» **Source text**

-- BEGIN --

Observation error is in principle reducible by investing in better
data collection; it does not reflect genuine uncertainty about future
dynamics.
Conflating the two leads to badly calibrated forecasts and policy
advice. A model that attributes observation noise to process
variability will overestimate how unpredictable the system is. A
model that treats genuine process noise as a measurement error will
overstate how precisely we can predict the future. The state space
framework keeps them separate by construction.
\subsection{General state space form}
A state space model has two equations. The \emph{transition
equation} (or process equation) describes how the latent state
$x_t$ evolves:
\begin{equation}
x_t = f(x_{t-1},\, \eta_t), \qquad \eta_t \sim p_\eta,
\label{eq:transition}
\end{equation}
where $f$ is a (possibly nonlinear) function and $\eta_t$ is process
noise. The \emph{observation equation} (or measurement equation)

-- END --

» **Exercise prompt**
Copy the passage on state space models from "Conflating the two" to "separate by construction.", swapping "badly" for "poorly".

» **Data block**
-- BEGIN --

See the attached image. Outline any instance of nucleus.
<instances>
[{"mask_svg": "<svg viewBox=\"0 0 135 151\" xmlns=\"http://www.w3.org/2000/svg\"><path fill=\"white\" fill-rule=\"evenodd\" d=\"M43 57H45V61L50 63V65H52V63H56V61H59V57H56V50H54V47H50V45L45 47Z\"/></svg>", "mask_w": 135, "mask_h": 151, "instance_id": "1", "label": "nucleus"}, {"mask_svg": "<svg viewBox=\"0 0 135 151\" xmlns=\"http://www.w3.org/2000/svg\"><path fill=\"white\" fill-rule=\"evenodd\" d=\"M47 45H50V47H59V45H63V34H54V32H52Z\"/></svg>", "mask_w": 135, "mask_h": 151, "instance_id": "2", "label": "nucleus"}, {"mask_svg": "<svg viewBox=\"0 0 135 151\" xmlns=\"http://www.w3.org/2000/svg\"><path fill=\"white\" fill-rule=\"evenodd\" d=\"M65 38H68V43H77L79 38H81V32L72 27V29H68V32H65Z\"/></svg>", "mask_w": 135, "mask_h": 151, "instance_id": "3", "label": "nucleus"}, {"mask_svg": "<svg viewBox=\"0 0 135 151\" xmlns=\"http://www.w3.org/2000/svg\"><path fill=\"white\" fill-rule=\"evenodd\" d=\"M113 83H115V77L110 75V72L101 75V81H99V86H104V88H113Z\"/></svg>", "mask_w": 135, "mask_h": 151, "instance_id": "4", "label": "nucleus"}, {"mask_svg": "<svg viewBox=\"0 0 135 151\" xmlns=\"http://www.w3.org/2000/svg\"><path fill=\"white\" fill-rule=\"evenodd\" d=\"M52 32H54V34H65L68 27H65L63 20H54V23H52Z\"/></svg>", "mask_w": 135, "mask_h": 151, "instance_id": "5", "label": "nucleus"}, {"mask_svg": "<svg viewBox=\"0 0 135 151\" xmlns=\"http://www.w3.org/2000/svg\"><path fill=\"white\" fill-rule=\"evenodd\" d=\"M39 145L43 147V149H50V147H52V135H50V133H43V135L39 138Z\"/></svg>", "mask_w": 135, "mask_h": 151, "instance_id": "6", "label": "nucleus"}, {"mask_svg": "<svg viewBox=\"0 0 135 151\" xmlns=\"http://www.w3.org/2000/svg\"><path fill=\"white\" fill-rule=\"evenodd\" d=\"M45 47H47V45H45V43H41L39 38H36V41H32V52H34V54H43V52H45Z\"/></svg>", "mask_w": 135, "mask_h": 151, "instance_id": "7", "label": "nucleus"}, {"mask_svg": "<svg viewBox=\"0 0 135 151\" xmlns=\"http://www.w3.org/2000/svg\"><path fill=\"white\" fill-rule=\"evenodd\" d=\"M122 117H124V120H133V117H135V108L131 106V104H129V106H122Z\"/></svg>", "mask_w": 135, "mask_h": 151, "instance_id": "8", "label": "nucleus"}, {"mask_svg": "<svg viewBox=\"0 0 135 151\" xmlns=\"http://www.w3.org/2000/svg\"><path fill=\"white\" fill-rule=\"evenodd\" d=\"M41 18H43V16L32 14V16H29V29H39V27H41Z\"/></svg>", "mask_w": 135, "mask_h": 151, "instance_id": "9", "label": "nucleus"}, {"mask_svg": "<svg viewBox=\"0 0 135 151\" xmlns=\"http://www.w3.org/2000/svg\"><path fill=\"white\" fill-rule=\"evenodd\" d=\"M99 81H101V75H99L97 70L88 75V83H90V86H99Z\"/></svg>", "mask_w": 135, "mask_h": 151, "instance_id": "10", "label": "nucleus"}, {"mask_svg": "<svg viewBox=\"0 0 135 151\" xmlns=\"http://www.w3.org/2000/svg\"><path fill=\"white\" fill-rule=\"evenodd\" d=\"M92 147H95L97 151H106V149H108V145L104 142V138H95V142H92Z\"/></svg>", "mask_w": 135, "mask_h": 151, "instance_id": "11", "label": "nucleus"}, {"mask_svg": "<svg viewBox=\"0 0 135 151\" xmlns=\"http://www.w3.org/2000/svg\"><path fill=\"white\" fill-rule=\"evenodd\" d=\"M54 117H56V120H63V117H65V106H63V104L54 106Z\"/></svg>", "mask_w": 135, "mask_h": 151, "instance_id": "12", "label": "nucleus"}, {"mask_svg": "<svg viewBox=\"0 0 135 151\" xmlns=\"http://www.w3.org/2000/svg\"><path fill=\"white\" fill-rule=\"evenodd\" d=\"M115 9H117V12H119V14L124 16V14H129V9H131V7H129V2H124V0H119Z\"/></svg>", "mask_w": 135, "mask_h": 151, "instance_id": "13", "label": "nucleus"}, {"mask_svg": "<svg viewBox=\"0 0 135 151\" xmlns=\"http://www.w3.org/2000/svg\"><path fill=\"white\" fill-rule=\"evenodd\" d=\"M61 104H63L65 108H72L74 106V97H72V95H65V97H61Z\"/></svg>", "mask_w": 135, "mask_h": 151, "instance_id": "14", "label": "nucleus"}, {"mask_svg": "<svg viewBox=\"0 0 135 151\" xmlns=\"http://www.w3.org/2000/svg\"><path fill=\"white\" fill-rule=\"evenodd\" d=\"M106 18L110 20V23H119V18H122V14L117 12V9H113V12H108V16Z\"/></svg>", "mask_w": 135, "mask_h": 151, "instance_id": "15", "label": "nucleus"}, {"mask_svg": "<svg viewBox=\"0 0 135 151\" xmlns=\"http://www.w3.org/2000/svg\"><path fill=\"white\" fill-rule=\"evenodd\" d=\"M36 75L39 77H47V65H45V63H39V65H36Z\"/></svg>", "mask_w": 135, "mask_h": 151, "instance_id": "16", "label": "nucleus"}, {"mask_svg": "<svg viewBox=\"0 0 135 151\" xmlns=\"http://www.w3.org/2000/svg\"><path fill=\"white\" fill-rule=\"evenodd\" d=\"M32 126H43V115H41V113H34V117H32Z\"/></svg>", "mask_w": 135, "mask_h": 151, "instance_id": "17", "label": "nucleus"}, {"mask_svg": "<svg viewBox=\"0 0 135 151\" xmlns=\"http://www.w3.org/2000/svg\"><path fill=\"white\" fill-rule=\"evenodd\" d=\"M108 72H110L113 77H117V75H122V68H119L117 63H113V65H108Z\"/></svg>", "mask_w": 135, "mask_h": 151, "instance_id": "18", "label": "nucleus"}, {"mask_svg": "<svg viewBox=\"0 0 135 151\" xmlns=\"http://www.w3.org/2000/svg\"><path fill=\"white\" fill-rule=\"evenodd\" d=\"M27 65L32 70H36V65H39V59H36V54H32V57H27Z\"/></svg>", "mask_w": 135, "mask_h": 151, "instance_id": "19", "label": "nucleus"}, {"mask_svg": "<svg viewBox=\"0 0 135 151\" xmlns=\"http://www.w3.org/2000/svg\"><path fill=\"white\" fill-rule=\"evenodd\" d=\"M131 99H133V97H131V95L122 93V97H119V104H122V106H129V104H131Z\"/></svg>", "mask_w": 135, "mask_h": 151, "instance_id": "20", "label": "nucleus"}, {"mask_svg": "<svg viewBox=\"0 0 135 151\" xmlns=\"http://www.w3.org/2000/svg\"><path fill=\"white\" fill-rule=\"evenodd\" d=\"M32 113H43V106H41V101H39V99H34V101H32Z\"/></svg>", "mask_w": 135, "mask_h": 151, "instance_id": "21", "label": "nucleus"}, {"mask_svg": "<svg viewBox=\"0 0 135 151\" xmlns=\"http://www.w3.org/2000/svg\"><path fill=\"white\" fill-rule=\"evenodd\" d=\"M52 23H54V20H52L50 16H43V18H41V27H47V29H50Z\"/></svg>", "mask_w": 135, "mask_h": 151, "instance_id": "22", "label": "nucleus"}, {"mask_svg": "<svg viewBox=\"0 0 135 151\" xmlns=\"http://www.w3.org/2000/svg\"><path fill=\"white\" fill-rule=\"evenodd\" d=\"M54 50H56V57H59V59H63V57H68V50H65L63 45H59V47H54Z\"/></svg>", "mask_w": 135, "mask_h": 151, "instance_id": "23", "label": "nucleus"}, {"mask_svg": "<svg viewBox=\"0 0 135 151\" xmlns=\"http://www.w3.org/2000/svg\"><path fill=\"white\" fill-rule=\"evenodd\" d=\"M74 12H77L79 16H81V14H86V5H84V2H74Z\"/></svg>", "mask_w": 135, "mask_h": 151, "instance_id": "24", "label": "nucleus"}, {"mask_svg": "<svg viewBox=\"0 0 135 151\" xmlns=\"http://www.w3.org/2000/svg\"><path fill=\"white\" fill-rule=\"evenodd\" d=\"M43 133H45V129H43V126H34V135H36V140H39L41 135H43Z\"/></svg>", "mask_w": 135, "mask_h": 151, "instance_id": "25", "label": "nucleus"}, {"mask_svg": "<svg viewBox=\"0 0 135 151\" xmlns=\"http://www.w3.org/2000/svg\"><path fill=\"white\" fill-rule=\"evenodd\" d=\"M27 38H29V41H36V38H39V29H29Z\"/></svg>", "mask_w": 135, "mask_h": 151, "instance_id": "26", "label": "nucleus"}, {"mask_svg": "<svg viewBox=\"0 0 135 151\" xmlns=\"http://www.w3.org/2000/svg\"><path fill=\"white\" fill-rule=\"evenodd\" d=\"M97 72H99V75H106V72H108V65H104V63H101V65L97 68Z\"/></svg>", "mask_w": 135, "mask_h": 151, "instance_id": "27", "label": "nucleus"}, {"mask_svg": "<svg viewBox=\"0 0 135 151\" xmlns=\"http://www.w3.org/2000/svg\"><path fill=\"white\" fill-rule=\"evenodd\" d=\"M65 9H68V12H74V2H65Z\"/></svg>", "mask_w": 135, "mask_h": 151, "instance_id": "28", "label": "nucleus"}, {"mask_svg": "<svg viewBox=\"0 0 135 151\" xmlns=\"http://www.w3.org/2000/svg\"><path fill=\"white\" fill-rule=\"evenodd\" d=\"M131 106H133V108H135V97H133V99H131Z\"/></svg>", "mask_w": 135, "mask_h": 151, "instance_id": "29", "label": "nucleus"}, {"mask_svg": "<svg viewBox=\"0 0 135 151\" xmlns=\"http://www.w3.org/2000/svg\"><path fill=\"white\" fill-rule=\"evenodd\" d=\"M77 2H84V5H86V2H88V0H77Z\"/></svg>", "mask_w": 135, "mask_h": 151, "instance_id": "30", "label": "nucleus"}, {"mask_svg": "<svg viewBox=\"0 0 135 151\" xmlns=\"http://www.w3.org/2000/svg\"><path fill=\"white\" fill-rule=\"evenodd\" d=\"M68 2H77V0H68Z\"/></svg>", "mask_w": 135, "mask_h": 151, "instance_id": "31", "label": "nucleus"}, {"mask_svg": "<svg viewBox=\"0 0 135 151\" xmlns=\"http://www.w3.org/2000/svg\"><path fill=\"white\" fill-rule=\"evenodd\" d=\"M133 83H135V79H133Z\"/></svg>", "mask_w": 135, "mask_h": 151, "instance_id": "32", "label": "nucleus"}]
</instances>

-- END --

» **Final result**
Conflating the two leads to poorly calibrated forecasts and policy
advice. A model that attributes observation noise to process
variability will overestimate how unpredictable the system is. A
model that treats genuine process noise as a measurement error will
overstate how precisely we can predict the future. The state space
framework keeps them separate by construction.